Infine, nel 2014, Cook ha fatto la storia dichiarando: “Sebbene non abbia mai negato la mia sessualità, non l’ho nemmeno riconosciuta pubblicamente, fino ad ora. Quindi voglio essere chiaro: sono orgoglioso di essere gay e considero l’essere gay uno dei più grandi doni che Dio mi ha dato“. Cook è stato il primo amministratore delegato di una società Fortune 500 a fare coming out. E nel 2018 è diventato anche il primo ceo di una società quotata in Borsa la cui capitalizzazione di mercato vale un mille miliardi di dollari. Poi duemila.
In conclusione
Il libro di Mickle (che vanta una delle più belle copertine nella versione originale americana e forse una delle più brutte in assoluto per quella italiana) coglie fino a un certo punto queste sfumature. Segno che, nonostante la mole quasi imbarazzante e decisamente muscolare di documentazione, non si riesce mai a dire tutto quel che si vorrebbe su un argomento così ampio e ricco di sfumature e conseguenze.
Oggi Apple ha un ruolo culturale che non schiaccia più, come ha fatto per un momento alla metà del primo decennio del XXI secolo, tutto l’ambito dell’innovazione digitale. Steve Jobs non ha mai trovato un erede al suo pensiero né ha mai cercato effettivamente di trasferire quella che è stata la sua carica innovativa personale nel mondo: la pessima biografia di Walter Isaacson, nonostante fosse stata chiesta e autorizzata da Jobs, è sostanzialmente un brutto incidente letterario da evitare di leggere a tutti i costi, dettato più dall’avidità dell’editore che ha voluto mettere in circolazione un libro non ancora pensato e scritto in maniera definitiva per cavalcare la repentina scomparsa di Jobs (lo disse lo stesso Isaacson, che aveva originariamente pensato di pubblicare una versione 2.0, poi evidentemente abbandonata), che non dalle presunte verità che contiene.
Cercare, come fa Mickle, di cogliere i dettagli di un litigio di condominio (seppure miliardario) alle volte pare quasi un esercizio di entomologia al centro della foresta amazzonica.

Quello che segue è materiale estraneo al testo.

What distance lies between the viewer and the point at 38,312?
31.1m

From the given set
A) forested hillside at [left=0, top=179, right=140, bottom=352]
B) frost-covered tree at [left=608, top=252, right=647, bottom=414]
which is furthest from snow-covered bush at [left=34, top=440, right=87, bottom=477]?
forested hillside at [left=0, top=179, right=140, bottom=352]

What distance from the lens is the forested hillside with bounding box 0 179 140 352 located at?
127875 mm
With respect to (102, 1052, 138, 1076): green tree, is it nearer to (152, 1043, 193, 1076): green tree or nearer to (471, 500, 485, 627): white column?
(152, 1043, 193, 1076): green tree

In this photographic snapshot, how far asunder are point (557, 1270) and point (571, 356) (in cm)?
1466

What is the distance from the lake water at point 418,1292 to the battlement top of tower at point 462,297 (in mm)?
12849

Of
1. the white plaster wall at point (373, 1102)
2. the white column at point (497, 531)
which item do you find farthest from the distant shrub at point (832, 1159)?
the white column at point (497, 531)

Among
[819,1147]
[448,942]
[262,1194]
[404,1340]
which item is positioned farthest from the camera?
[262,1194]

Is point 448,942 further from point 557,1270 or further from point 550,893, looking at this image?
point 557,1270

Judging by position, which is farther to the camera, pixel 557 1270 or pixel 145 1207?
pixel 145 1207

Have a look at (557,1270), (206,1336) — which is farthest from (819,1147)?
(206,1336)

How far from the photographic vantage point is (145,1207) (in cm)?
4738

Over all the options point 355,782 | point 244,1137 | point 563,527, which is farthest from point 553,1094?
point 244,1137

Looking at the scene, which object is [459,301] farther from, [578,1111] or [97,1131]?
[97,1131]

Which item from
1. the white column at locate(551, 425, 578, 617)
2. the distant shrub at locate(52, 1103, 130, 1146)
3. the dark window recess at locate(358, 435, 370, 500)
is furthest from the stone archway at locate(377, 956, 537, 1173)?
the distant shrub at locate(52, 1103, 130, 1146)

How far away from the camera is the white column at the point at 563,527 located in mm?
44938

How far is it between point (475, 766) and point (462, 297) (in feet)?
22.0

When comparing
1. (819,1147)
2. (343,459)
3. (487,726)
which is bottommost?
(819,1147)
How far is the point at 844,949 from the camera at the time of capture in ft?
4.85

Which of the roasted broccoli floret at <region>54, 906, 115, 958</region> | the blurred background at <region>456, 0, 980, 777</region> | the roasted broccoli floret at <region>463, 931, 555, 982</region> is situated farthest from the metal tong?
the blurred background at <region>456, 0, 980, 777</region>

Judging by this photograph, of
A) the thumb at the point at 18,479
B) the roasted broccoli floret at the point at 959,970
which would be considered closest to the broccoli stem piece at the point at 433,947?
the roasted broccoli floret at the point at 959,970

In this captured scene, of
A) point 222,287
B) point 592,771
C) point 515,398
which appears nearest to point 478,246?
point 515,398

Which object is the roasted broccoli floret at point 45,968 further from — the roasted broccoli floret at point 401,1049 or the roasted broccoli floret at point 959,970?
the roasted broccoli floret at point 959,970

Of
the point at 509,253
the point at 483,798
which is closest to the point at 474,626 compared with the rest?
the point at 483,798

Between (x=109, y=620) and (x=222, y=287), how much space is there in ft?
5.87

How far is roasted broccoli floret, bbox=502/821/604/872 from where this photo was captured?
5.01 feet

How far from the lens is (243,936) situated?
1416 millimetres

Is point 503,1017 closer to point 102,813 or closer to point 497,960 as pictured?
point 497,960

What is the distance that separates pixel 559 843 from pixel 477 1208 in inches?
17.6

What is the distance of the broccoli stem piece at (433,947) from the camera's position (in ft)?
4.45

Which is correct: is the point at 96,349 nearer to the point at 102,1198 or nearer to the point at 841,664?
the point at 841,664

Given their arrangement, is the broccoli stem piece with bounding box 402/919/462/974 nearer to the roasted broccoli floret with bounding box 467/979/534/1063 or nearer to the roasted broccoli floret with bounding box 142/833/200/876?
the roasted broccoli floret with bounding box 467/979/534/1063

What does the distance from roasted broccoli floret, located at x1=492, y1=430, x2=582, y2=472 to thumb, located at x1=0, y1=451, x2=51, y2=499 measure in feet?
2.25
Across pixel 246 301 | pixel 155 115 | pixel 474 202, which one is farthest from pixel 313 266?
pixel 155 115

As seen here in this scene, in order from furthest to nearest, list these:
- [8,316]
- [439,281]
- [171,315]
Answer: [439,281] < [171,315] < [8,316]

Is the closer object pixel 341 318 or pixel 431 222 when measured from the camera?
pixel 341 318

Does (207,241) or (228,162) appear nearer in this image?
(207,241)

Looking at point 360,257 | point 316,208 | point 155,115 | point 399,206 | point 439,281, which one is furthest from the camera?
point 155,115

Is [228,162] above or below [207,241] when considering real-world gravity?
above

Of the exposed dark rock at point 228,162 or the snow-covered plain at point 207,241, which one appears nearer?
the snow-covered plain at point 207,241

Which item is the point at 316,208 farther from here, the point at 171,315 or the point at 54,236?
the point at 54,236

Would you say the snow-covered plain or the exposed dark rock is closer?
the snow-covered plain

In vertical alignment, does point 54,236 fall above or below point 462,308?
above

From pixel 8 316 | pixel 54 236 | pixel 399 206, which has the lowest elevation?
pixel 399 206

Si perde completamente il senso delle proporzioni e addirittura non si vede più neanche l’albero, figuriamoci tutto il resto. Tuttavia, denso di fatti e aneddoti, è un altro tassello importante per chi vuole una lettura rilassante e al tempo stesso ricca che permetta di scoprire cose nuove sulla Apple di questi ultimi anni. Non è poca cosa.